The smoke is part of a weeklong testing of the city's sanitary sewer system by Pinellas County that will identify cracks and other issues that may need repair. It is set to end Friday.
The city is simultaneously conducting a study of its aging stormwater drainage system that is expected to need several million dollars in repairs. That report is likely not to be completed until January.
This week's testing involves pumping nontoxic, artificially created smoke down sewer manholes and through sewer pipes along Bay Point, Crystal, Flamingo and Lillian drives, Johns Pass Avenue, First and Second streets E, Harbor Drive, Municipal Drive and Rex Place in the northern end of the city, as well as along Gulf Boulevard between 135th and 140th Avenues, part of Boca Ciega Avenue and all of 137th Avenue Circle to the south.
More smoke testing is planned in the city in December, but the specific areas have not yet been identified. Residents affected will be notified with special door hangers placed before each testing period.
During testing, if smoke enters a home, windows or doors should be opened to provide ventilation.
The smoke, which is not harmful to people or animals but can cause irritation, has a "distinctive but not unpleasant odor," according to county officials, who say it will disappear in minutes with proper ventilation.
Residents can prevent the nonstaining smoke from coming into their homes by pouring water into any drains not normally used.
Homeowners and business owners will be notified of any defects on private property in need of repair by licensed plumbers. Cost of those repairs is the responsibility of the property owners.
The testing is also expected to identify illegal or improper connections from roof gutters and yard drains to the county's sewer system, Baker said.
"We discovered we have a lot of problems when Tropical Storm Debby overloaded the system," he said.
The county purchased the city's sewer system in 2007 for more than $3 million and is responsible for maintaining and repairing the public portion of the system.
"We haven't done repairs in about 10 years," David Baker, the county's public information manager, said Tuesday.
The city still has the money it received for the sewer system and is holding it in reserve to defray the costs of repairing its stormwater system, as well as a possible down payment for building a new city hall complex.
"We have enough for a significant down payment on a new city hall, but I am advocating a small down payment with the balance financed over a number of years and paid for by the people who will be using it," City Manager Shane Crawford said Tuesday.
However much is used, Crawford is confident the city will have enough money to pay for repairs to its stormwater system.
"We have been told it will be a multimillion project extending over several years," Crawford said.

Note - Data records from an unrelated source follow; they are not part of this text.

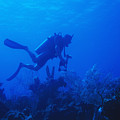 One Man Scuba Diving On Coral Reef by James Forte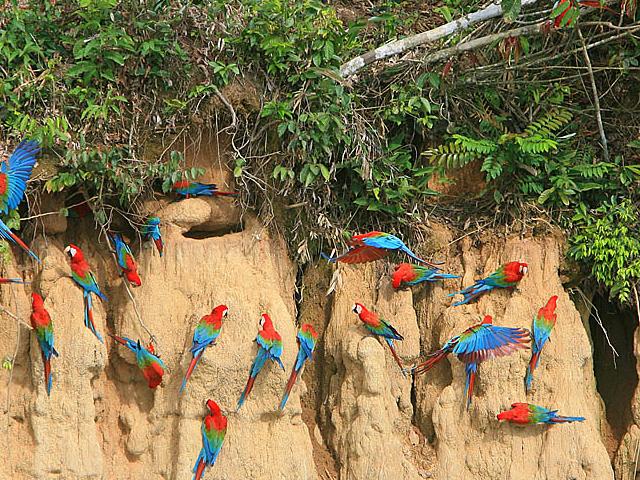 Manu Wildlife Center Photos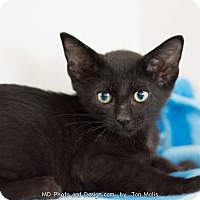 Adopt A Pet :: Felix II - Fountain Hills, AZ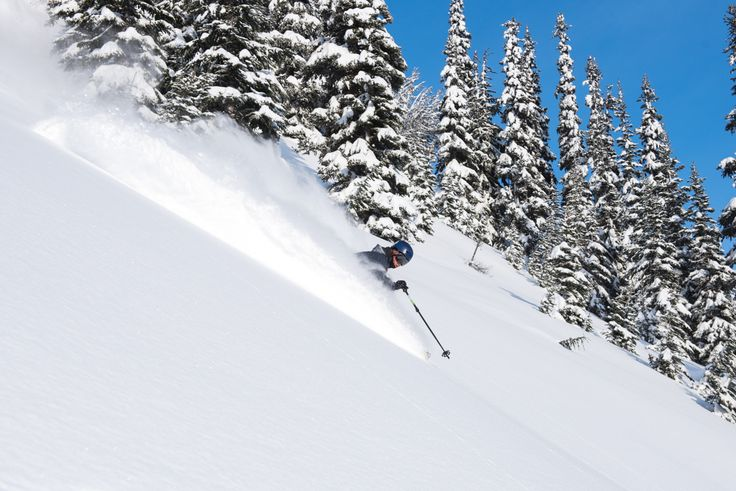 It is a common fallacy that in powder you should lean back and ride the tail of the ski. Though it is true that you want the tip of the ski to remain light and not get caught under too much snow, rather than thinking about leaning back, try instead to push the feet AND hands forward at the end of each turn to remain in a balanced position. (Precision Points presented by GMC) PC: Logan Swayze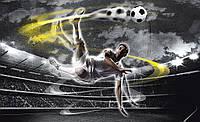 Фотообои 3D спорт 368x254 см Футбол в действии (2000.20116)
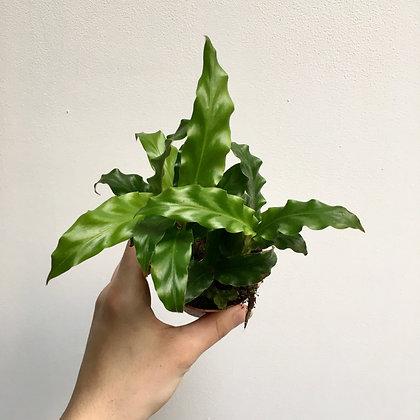 Calathea Rufibarba (green) D6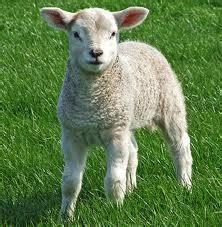 convertisseur de cuisine ingrédient agneau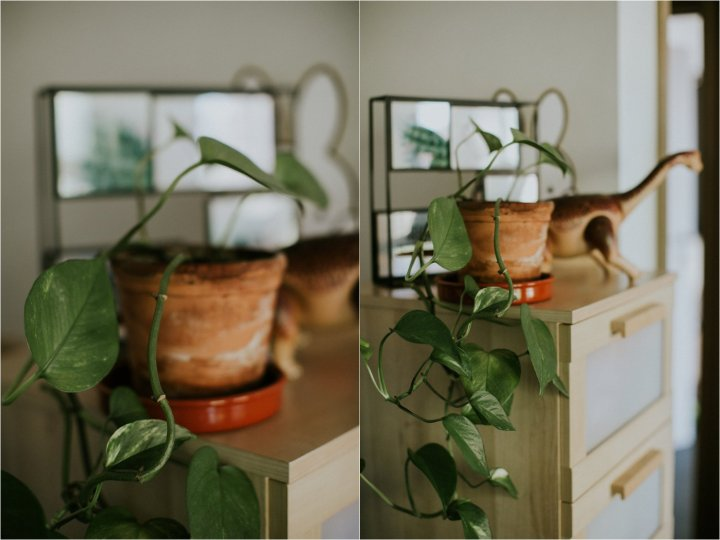 Planten koorts en groene vingers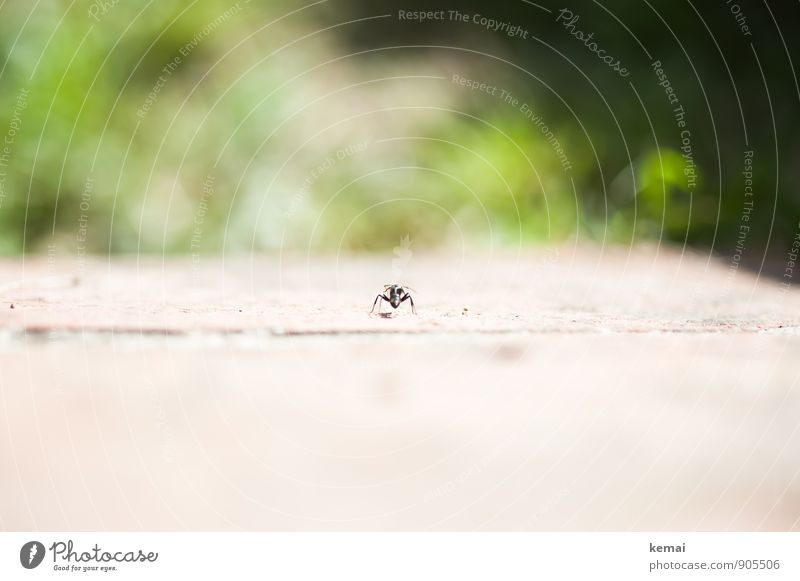 Green Loneliness Calm Animal Small Wild animal Sit Wait Individual Observe Insect Ant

A preliminary report in October from the engineering firm Cribb Philbeck Weaver Group revealed that more than 50 percent of the city's approximate 100 stormwater outfalls are clogged with oyster shell growth.
In other areas, beach buildup is blocking some pipes. In others, the pipes are too small to handle stormwater surges.
High tides, particularly during storms, can back up into the system, further aggravating flooding.
The firm is recommending the city consider installing flap gates at outfalls to prevent seawater intrusion, at a cost ranging from $10,000 to $50,000 depending on the size of the outflow basins.
In addition, some areas will need larger pipes.
A pump station that could cost about $500,000 would hasten water dispersal.
On the recommendation of the engineers, the city has postponed earlier planned street resurfacing that would be torn up during a stormwater rehabilitation project.
Crawford said the city will repave streets, however, where there are no significant stormwater system issues.